*Your goal*
Copy every line of the entries below word for word, but leave the pictures out.

*Data rows*
--------------------------------------------------
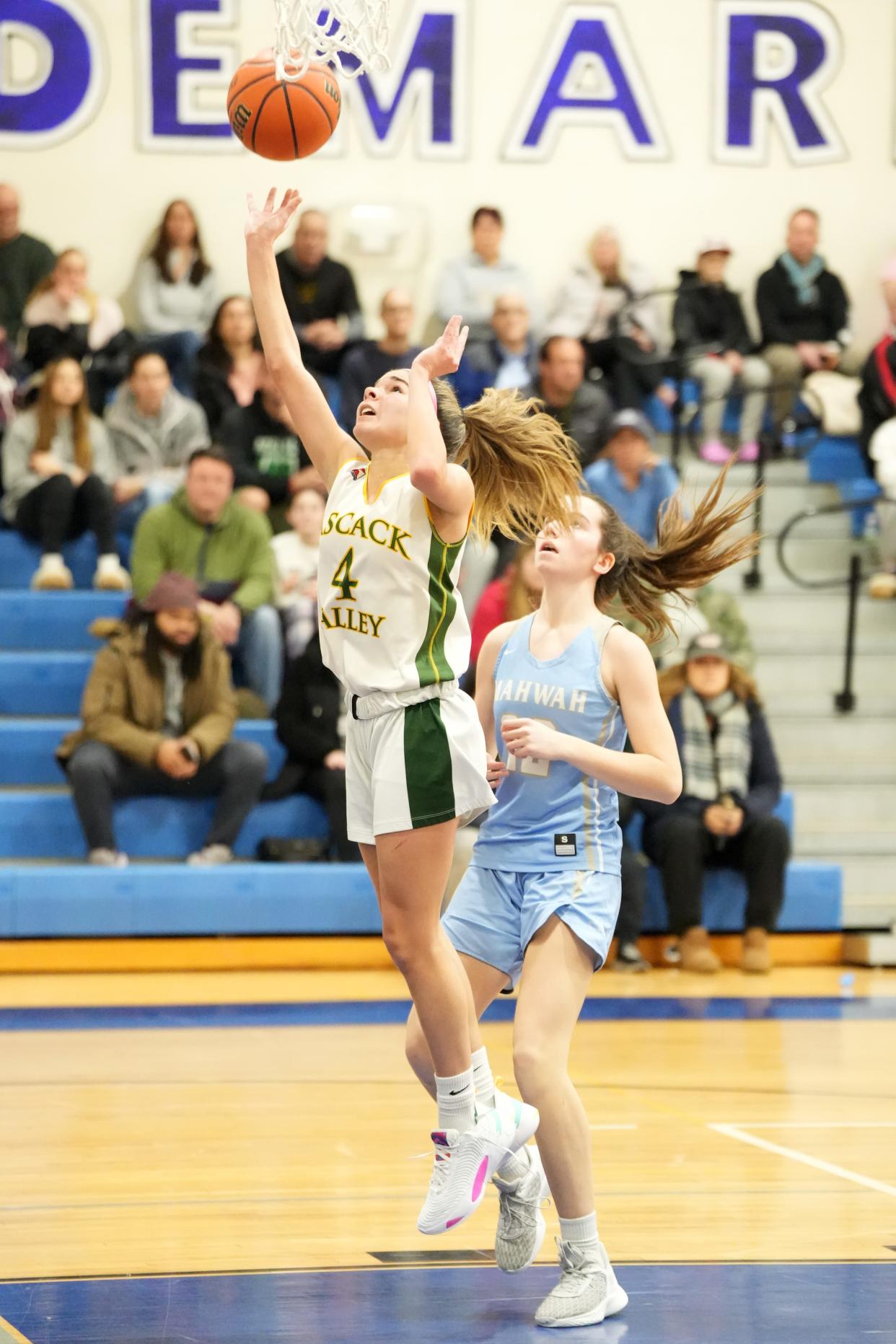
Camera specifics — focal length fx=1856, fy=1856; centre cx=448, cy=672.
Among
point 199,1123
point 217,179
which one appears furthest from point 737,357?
point 199,1123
--------------------------------------------------
*Exercise answer*
Camera specifics — focal length fx=1856, fy=1856; centre cx=448, cy=672.
Among
point 199,1123
point 217,179
which one appears furthest from point 737,357?
point 199,1123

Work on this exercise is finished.